Entrer dans la douceur, telle est la proposition du journaliste et essayiste Jean-Claude Guillebaud dans son nouvel ouvrage (l’Iconoclaste). Comme un antidote à la folie du monde.
De l’aveu même de son auteur, ce nouvel essai est la suite naturelle – pour ne pas dire le complément ou le chapitre échappé – de son précédent ouvrage, Sauver la beauté du monde (l’Iconoclaste, 2019). C’est donc avec le plaisir d’une conversation réengagée que l’on se plonge dans ces pages écrites entre mars et septembre 2020, au coeur de la crise sanitaire mondiale liée au Covid-19.
Or, cet imprévu historique fait davantage résonner le propos du livre. Après une année 2020 durant laquelle nous aurons été plus que jamais bousculés par les cahots et les chaos du monde, notre propre sidération pourrait laisser place à une certaine résignation.
Souffle court, incrédule, qui ne s’est jamais laissé tenter par une forme de démission, tant il semble plus facile de se replier sur soi que de vouloir encore faire plier tous ceux qui imposent leurs idées, leurs fonctionnements, leur loi ? Jean-Claude Guillebaud dresse un diagnostic sans concession de ces folies confortablement installées aujourd’hui au coeur même de nos sociétés, de nos conversations et nos mentalités : esprit de compétition permanente, égoïsme triomphant, consentement aux inégalités et à la souffrance, paroles creuses ou expressions tellement usées qu’on en a perdu la saveur, cynisme satisfait de certaines élites politiques et médiatiques, nihilisme sourd…
Autant de maux que les lecteurs de La Vie ont l’habitude de voir épingler dans le Bloc-notes de notre hebdomadaire par le journaliste et essayiste chaque semaine. C’est donc en familiers que nous nous laissons guider par lui dans les pages d’écrivains et poètes qu’il affectionne, où il nous rappelle l’exemple de figures historiques, et même nous entraîne sur les chemins de Charente chers à son coeur, à la recherche d’un trésor perdu qui, seul, semble pouvoir réenchanter le monde.

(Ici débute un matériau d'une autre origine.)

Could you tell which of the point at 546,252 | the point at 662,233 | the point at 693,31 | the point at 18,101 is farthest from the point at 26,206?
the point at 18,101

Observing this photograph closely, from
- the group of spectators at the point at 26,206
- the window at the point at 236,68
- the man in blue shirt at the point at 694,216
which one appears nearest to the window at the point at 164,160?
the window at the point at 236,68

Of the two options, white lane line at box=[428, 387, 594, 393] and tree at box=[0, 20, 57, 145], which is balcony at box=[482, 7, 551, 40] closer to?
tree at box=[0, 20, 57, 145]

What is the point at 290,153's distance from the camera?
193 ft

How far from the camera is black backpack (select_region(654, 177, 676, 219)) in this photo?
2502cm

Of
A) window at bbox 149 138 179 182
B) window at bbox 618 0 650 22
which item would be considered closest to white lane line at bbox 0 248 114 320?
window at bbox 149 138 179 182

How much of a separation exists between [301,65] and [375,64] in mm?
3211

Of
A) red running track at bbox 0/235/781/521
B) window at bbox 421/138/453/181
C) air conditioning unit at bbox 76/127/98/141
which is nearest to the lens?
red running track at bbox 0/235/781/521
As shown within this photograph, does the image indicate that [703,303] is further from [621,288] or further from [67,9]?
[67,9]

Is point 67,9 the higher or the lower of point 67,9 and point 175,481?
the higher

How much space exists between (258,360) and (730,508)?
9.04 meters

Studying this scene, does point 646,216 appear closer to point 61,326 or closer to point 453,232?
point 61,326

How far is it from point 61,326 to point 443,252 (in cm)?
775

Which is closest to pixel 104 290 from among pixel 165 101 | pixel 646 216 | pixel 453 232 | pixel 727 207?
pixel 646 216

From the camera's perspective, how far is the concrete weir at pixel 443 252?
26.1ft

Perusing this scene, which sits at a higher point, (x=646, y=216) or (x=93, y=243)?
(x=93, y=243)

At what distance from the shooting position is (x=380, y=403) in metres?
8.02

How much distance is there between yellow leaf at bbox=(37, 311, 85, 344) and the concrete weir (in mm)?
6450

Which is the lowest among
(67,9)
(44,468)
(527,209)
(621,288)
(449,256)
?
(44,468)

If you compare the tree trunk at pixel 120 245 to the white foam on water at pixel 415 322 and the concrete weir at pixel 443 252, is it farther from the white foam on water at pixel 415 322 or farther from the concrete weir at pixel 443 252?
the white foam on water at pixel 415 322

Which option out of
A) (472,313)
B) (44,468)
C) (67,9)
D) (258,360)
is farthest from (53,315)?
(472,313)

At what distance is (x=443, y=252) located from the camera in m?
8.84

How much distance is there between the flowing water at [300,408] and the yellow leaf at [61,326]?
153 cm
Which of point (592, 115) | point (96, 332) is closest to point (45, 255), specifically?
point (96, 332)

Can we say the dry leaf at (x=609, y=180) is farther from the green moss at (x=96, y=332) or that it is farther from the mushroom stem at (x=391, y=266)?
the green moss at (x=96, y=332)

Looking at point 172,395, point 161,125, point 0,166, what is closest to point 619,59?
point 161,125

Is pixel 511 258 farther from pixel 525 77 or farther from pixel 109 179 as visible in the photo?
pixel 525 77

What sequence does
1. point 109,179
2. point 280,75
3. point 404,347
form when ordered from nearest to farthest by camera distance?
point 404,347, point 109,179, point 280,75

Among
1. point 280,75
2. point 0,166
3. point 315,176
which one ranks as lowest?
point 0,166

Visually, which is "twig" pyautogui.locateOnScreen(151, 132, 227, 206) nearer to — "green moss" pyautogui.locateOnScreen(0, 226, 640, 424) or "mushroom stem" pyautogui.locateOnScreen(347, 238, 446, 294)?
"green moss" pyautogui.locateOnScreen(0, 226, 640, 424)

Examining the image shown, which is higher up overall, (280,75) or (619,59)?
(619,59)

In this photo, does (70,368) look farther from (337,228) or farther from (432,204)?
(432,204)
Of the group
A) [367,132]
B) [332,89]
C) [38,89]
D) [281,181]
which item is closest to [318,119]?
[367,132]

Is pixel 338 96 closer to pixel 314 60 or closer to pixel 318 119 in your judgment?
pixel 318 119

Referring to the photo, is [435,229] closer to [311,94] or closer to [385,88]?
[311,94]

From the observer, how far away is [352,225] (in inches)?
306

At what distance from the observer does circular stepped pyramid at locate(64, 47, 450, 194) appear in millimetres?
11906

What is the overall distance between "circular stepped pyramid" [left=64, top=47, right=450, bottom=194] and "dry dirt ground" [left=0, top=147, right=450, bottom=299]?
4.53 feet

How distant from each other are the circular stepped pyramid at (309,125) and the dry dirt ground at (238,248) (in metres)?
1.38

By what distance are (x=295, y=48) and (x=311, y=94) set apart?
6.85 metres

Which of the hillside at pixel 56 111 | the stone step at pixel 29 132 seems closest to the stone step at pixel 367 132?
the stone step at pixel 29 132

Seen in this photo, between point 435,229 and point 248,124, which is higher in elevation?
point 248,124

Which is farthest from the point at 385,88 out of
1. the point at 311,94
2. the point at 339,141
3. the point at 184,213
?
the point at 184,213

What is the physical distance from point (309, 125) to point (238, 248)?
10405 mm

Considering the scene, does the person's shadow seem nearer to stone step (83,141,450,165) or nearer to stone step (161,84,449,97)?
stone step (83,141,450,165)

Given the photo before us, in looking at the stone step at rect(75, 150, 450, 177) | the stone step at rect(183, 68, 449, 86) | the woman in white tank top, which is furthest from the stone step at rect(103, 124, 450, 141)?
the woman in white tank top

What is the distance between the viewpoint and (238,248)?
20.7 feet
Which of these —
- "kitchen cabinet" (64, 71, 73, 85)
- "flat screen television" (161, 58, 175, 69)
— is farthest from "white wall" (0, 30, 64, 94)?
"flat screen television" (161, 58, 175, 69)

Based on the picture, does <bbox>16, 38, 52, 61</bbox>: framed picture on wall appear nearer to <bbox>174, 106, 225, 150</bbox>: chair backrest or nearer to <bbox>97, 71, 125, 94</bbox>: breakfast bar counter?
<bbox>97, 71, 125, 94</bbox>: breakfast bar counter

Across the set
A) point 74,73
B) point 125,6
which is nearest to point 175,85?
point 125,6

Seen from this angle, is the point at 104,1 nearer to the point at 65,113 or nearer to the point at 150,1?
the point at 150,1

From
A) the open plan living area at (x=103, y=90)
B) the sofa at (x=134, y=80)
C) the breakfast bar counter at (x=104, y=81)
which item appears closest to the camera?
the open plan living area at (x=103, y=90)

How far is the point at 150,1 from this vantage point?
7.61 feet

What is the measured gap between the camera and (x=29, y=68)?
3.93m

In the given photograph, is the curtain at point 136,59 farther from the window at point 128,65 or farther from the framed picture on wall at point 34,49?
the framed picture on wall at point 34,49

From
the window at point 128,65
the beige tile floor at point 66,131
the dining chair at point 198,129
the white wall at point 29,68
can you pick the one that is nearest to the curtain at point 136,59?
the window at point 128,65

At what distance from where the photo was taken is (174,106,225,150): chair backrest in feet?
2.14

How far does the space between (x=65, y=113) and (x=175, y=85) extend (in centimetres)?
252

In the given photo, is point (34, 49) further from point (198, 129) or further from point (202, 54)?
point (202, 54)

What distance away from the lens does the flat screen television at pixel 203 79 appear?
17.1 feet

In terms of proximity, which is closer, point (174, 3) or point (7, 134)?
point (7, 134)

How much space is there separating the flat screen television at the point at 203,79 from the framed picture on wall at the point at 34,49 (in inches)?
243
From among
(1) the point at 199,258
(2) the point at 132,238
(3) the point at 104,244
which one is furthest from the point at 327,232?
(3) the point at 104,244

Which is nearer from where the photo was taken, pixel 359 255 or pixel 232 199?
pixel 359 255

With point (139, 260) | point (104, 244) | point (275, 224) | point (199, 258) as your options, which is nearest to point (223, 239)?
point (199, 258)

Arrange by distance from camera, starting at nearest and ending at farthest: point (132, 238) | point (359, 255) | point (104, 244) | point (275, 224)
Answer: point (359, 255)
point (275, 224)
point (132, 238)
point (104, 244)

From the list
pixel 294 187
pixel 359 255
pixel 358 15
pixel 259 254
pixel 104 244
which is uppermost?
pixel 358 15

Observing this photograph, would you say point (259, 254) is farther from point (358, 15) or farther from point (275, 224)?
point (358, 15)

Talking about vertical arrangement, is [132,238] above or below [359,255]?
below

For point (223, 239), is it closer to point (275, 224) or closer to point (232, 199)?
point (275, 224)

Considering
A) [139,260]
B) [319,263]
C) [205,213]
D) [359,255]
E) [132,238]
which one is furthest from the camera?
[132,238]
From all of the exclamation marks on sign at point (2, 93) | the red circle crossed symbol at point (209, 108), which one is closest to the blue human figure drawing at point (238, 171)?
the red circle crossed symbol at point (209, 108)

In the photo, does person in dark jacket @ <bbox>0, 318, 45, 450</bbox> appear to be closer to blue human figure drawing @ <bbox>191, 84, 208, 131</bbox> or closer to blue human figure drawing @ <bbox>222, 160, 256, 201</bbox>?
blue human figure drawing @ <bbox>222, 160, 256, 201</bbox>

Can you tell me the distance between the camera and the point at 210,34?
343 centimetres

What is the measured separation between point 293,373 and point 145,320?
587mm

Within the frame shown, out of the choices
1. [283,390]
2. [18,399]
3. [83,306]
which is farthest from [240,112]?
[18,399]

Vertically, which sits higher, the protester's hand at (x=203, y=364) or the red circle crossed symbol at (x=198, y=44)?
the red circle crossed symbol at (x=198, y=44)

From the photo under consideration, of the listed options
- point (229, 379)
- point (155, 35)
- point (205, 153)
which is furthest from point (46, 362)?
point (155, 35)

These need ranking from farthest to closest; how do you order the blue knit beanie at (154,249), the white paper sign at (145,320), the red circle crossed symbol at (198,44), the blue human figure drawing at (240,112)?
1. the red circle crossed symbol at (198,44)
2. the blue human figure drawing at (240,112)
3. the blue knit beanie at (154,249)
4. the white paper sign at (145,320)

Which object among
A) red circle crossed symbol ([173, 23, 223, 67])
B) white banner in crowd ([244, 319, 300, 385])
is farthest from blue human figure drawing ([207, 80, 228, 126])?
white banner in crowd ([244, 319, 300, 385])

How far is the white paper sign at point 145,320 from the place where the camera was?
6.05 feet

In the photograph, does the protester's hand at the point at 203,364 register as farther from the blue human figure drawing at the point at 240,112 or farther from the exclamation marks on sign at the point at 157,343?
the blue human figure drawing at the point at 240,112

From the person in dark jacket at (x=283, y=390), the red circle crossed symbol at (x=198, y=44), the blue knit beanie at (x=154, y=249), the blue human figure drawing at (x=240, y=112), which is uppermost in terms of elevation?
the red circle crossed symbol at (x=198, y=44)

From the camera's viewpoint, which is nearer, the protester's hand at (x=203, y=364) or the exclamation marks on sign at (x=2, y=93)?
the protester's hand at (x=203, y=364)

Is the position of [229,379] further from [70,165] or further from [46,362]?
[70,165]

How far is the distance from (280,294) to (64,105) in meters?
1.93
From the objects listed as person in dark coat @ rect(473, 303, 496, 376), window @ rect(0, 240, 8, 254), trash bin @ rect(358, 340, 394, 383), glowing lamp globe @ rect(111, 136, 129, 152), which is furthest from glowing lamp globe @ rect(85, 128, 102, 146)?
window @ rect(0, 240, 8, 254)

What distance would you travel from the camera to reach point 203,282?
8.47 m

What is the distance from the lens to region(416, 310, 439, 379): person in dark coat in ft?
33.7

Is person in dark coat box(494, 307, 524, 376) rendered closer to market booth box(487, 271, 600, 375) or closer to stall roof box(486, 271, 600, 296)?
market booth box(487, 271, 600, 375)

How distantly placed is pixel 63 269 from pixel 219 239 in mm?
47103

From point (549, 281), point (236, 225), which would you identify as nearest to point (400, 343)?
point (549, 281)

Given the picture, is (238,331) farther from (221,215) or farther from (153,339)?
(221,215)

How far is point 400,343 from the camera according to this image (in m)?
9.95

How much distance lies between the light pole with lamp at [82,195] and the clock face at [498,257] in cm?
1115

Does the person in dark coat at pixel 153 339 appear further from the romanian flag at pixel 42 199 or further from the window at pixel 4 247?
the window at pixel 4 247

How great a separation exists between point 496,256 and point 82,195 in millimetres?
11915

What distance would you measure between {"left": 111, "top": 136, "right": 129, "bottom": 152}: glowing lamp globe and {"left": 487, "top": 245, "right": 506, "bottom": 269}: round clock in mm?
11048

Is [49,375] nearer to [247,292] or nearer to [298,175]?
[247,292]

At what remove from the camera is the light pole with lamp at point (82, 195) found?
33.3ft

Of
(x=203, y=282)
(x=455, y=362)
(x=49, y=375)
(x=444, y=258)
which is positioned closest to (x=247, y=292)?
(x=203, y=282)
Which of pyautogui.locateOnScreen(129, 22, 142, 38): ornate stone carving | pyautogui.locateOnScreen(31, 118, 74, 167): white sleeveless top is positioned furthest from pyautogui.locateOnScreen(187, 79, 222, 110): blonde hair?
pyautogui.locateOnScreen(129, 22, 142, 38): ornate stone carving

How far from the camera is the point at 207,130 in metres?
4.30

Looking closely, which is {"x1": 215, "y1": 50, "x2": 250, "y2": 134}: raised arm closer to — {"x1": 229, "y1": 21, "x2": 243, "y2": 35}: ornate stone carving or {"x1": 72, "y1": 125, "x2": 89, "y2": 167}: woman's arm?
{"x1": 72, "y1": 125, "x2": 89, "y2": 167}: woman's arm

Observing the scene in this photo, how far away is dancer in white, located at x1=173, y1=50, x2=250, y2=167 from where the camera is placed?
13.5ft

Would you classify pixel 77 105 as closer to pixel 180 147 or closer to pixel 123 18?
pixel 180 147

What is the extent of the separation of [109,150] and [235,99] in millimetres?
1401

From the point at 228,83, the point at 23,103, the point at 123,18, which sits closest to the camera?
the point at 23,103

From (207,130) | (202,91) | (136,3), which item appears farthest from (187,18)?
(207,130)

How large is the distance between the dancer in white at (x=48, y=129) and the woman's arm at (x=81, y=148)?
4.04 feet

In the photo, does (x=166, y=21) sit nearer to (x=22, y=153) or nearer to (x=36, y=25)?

« Voilà très longtemps que nous, Occidentaux, raisonnons à l’envers,écrit-il. Nous n’avons pas seulement oublié la douceur, nous l’avons congédiée. » Qu’est-ce, au fond, que la douceur ? De prime abord, le terme peut surprendre, et l’auteur s’en explique bien, jusqu’à justifier pourquoi il le préfère dans toute sa simplicité au mot de « tendresse » qu’affectionnait son ami le théologien Maurice Bellet. Car la douceur va au-delà du sentiment et de son expression ; elle irrigue tout l’être de celui qui l’accueille. Si elle est fragilité, elle n’est jamais faiblesse.
À travers l’exemple de deux Jeanne – Jeanne d’Arc et Joan Baez -, nous redécouvrons qu’elle demande plus de force que la violence, car elle est une force qui se contient elle-même. Jusqu’à – peut-être ? – se concentrer, comme on concentrerait une essence, dans l’expression même d’une forme extrême de délicatesse.
De page en page, Jean-Claude Guillebaud révèle à quel point cette idée peut nous renouveler, personnellement comme collectivement, en réveillant le meilleur de chacune et de chacun, ainsi que l’esprit d’entraide entre créatures qui est la seule vraie loi de la Création. Car tel est, sans doute, l’ultime secret que cet essai nous fait toucher – ou plutôt précautionneusement effleurer : avant toute chose, la douceur est relation.’